▶ _WHAT IS REQUIRED_
Report each line of the data that contains the string "Mold".

Collected data:

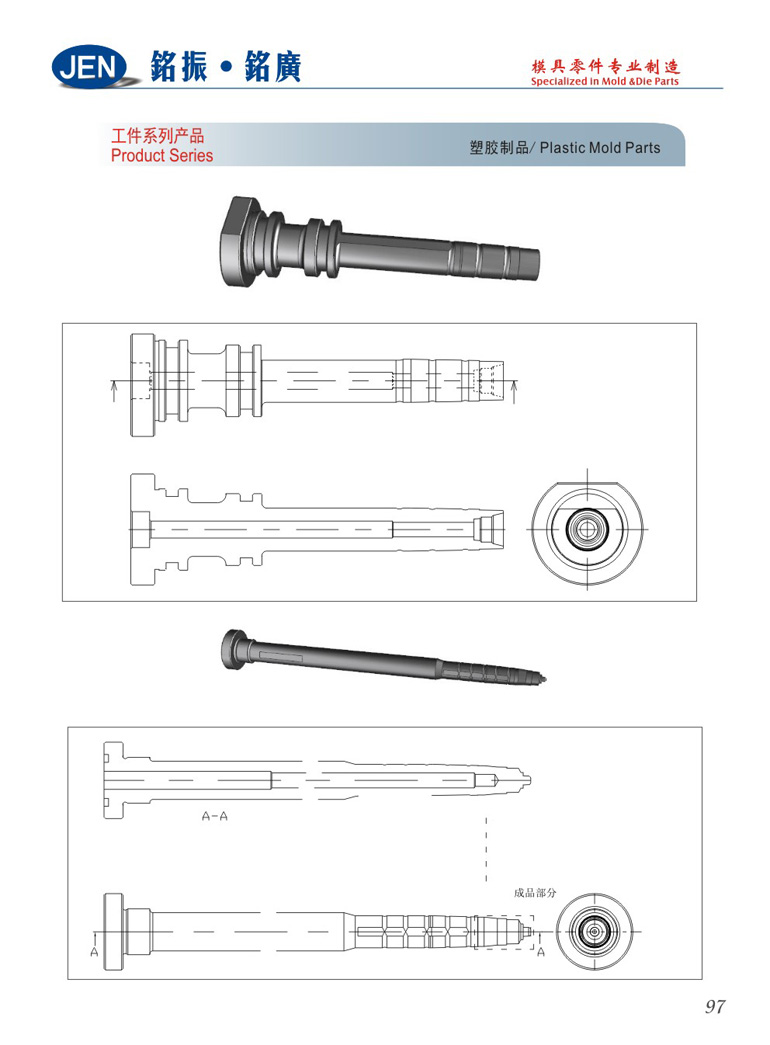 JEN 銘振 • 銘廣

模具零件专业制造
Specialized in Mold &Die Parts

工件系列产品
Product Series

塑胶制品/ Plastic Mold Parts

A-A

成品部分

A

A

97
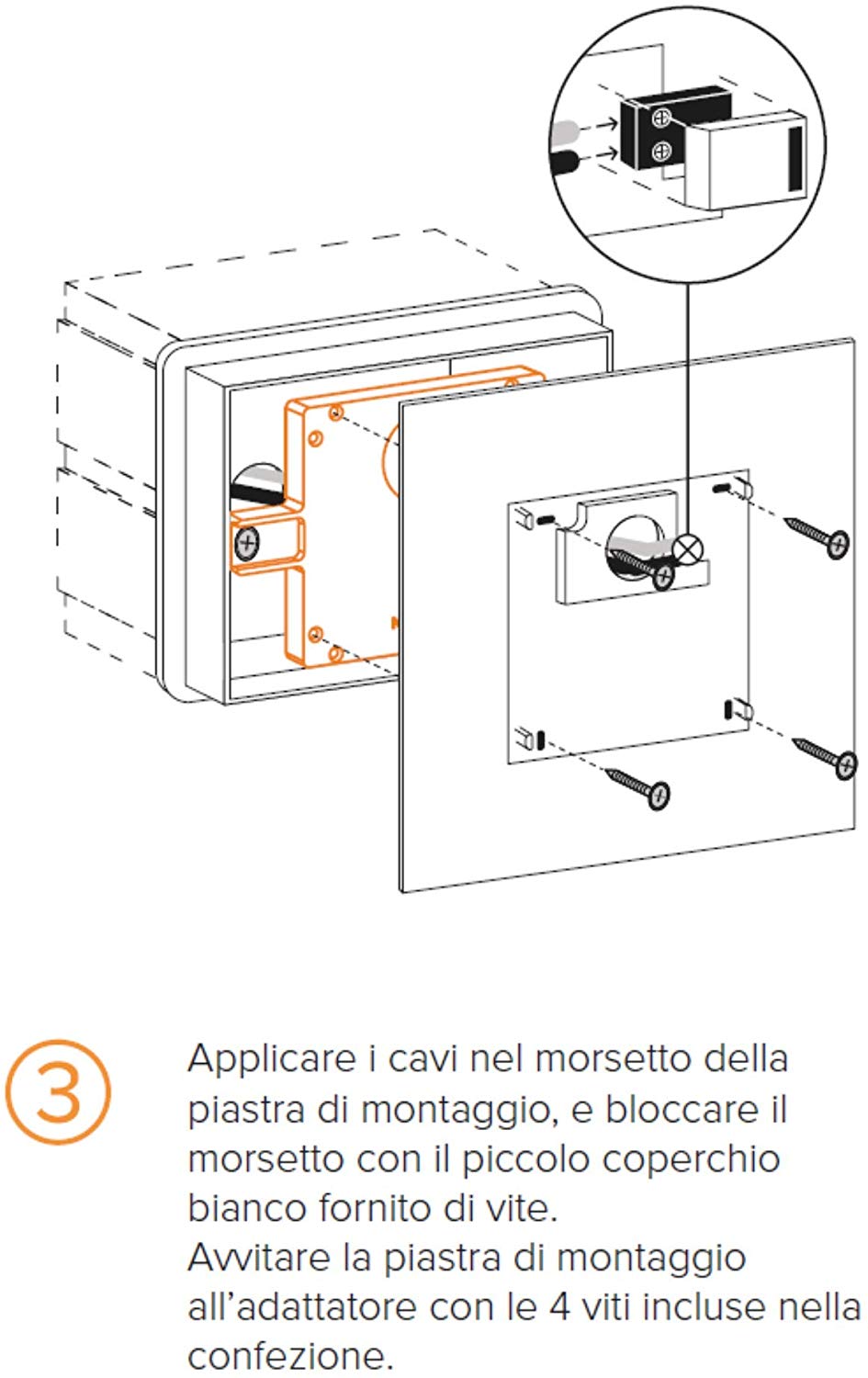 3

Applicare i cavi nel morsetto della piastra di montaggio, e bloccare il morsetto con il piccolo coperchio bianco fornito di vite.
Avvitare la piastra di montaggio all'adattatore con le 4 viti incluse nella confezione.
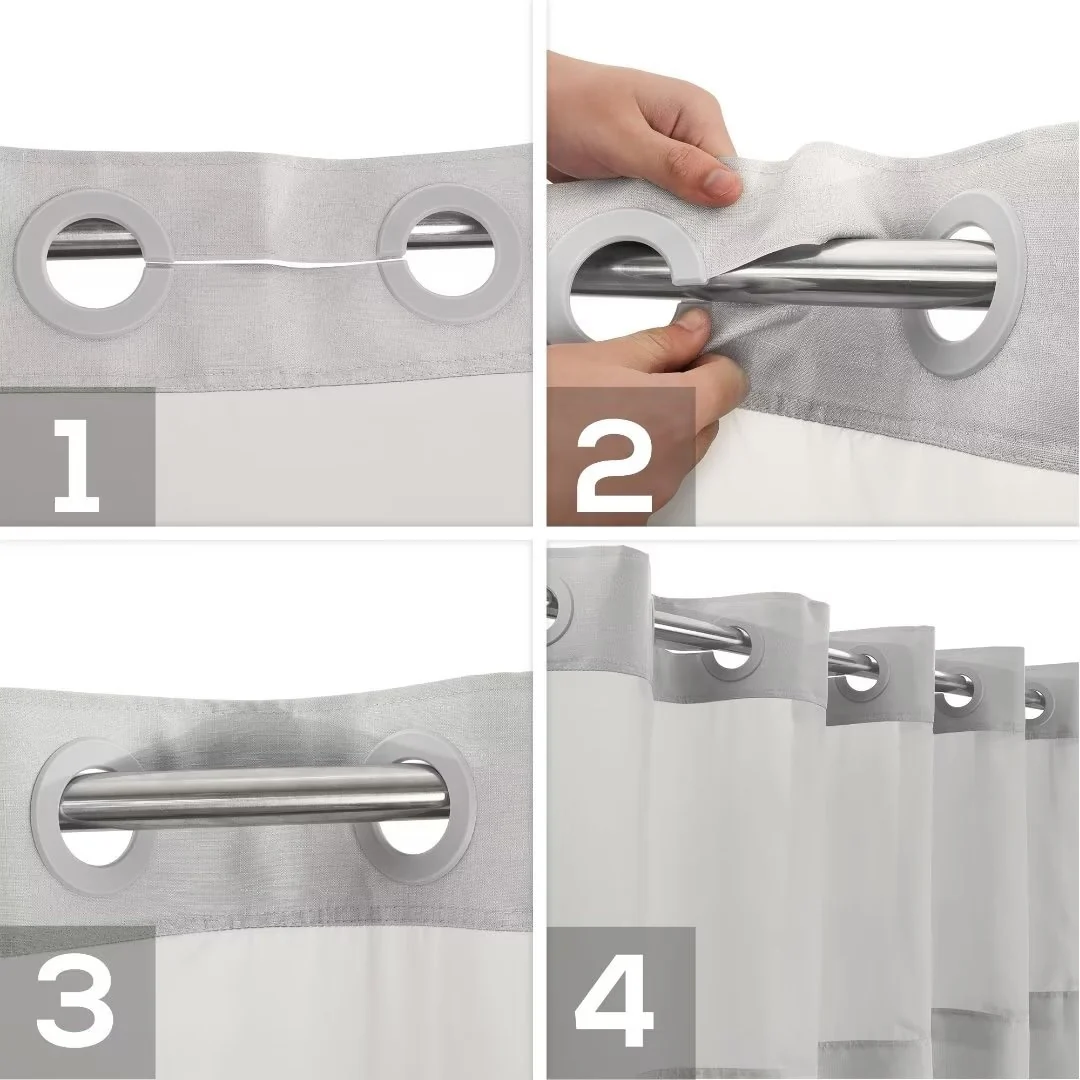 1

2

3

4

▶ _SOLUTION FOR THIS PROBLEM_
Specialized in Mold &Die Parts
塑胶制品/ Plastic Mold Parts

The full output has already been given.